Hey thanks, I goint to try it sometime before xmas!
Then I'm going to polish the frame....
Klunker2


----------



## klunker2 (Oct 21, 2008)

*I bought a Silver Alfine now I have two!*

Thanks again itsdoable I spoke with Dan at Boomer Cycle and bought a silver Alfine to match my silver Schmidt Dynohub.

I didn't know your name but told him that I was referred by someone here, next time you are in ask him for some commission!

Thanks again, and anyone who wants a black Alfine new never used I'll give them a good deal, just look me up Klunker2!

Thanks!



klunker2 said:


> Hey thanks itsdoable I am going to check them out right now. Just got my rear wheel built this past weekend withthe black, but I may just buy the silver and be done with it, and I will build another wheel for a clunker using the black.
> 
> Your help is well appreciated many thanks
> 
> klunker2


----------



## rocky rode (Jul 13, 2005)

*Beware...*

I really like the raw look too. But, you may lose your frame warranty if it's stripped. I'd check first. Gary Fisher will not warranty a frame that's been stripped, at least that's what the dealer told me, and Fishers break a lot.


----------



## pursuiter (May 28, 2008)

rocky rode said:


> ...But, you may lose your frame warranty if it's stripped.

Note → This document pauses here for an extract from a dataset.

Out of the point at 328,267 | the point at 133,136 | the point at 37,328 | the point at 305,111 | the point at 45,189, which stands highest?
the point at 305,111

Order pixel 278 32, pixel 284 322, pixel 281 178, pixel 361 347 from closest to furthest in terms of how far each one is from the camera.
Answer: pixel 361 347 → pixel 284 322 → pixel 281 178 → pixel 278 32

I'd check first. Gary Fisher will not warranty a frame that's been stripped, at least that's what the dealer told me, and Fishers break a lot.


LOL, I always get this warning from Trek/GF owners. No other bike owners chime in, just Trek/GF owners. Why is that?


----------



## rocky rode (Jul 13, 2005)

pursuiter said:


> LOL, I always get this warning from Trek/GF owners. No other bike owners chime in, just Trek/GF owners. Why is that?

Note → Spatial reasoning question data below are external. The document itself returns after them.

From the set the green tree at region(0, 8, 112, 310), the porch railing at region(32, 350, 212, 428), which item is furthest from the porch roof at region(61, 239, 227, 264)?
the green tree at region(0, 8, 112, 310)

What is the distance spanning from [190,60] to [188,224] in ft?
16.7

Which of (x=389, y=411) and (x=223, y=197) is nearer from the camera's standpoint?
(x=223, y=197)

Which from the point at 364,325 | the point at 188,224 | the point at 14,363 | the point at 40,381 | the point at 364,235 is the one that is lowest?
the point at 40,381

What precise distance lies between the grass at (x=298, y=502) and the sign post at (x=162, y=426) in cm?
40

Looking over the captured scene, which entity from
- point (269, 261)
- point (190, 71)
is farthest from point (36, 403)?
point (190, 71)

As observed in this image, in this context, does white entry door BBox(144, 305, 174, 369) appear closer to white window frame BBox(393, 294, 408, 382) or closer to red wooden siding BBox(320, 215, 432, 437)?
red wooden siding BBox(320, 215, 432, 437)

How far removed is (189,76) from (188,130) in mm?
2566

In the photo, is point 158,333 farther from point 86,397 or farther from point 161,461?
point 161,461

Maybe it's cuz GF frames break? My 140lb wife has broken two Paragon frames. I ride steel. :thumbsup:


----------



## klunker2 (Oct 21, 2008)

*Now I need Silver Alfine Shifter*

OK I'm addicted to the Silver Look!

My LBS built me up a Black Alfine Hub with Silver Mavic CX 33 rim, everything else on the new bike was silver, so thanks to *itsdoable* (he found me a silver one in Canada) I bought another Alfine hub (silver) and had my LBS build me ANOTHER rear wheel with silver Alfine hub (looks great, the polished silver matches the polished front Schmidt dynohub). $$$$$

Now I own two Alfine wheels SH(*&(*t! (Anyone want to buy a new never used black Alfine wheel laced to a Mavic CX33 rim let me know thanks!)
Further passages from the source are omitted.